Both bills are based on a fundamental recognition that trees suck up vast quantities of carbon dioxide and convert it into oxygen -- and that standing pristine forests and grasslands (especially tropical forests) are a tremendous storehouse of carbon that we've got to keep safely locked up in forests. Indeed, deforestation for agriculture and logging is already driving 20 percent of greenhouse-gas emissions and is the biggest single source in the developing world.
And so these bills would unleash unprecedented levels of financing to preserve great natural reserves from Big Ag, Big Timber, and land-hungry peasants.
But the ways in which they do it -- and the overall scope of the bills -- could spell very different fates for the forests and grasslands they're meant to save. The Lieberman-Warner bill would allow polluters to offset their own pollution with more than 25 percent offsets through domestic and international forest, grassland, and agricultural conservation, reforestation, and afforestation -- amounting to billions of dollars a year in financing opportunities. Polluters are likely to jump at these forestry offset opportunities: Because of the relatively low price of land and the immense quantities of carbon stored in the forests, conserving forests is generally a lot cheaper than cleaning up industrial pollution.

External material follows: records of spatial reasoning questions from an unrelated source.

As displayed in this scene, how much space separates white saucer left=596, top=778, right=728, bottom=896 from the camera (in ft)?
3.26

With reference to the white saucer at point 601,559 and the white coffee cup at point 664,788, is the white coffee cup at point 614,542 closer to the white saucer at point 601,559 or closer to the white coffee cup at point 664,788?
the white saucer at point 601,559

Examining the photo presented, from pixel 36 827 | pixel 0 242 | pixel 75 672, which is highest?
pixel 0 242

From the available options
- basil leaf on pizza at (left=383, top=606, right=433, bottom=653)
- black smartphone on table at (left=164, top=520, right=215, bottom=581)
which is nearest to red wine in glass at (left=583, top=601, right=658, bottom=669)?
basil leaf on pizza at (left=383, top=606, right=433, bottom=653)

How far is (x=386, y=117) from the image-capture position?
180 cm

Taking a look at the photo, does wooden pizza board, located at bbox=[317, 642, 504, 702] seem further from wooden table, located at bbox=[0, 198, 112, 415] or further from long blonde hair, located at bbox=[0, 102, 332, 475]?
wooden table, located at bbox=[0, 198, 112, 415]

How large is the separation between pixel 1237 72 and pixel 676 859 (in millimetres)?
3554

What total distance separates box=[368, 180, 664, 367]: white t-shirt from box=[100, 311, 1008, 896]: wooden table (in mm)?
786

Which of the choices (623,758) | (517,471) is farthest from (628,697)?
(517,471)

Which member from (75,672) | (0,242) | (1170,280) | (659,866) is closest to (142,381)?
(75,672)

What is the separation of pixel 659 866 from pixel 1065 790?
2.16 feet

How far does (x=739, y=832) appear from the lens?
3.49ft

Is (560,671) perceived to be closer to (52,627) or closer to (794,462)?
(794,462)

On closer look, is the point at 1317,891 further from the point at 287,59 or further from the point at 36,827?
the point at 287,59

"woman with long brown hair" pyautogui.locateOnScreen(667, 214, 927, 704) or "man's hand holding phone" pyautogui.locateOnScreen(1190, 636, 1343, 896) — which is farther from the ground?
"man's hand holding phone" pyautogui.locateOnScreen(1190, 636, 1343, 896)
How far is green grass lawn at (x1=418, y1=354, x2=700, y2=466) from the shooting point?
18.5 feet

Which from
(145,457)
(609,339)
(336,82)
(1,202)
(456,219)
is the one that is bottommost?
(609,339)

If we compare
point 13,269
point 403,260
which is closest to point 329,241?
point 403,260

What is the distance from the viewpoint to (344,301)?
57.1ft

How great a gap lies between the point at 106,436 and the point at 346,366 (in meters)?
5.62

The Markey bill takes a different approach. In the past, there's been some skepticism that offsets from forestry could be accurately tracked. In the words of a senior adviser to Markey's global warming committee, "You can't plug a meter into a tree to see how much carbon was sucked in that day." There were also concerns in the past that it would be hard to accurately track whether a forest that was "saved" would actually have been cut down in the absence of financing or conservation action.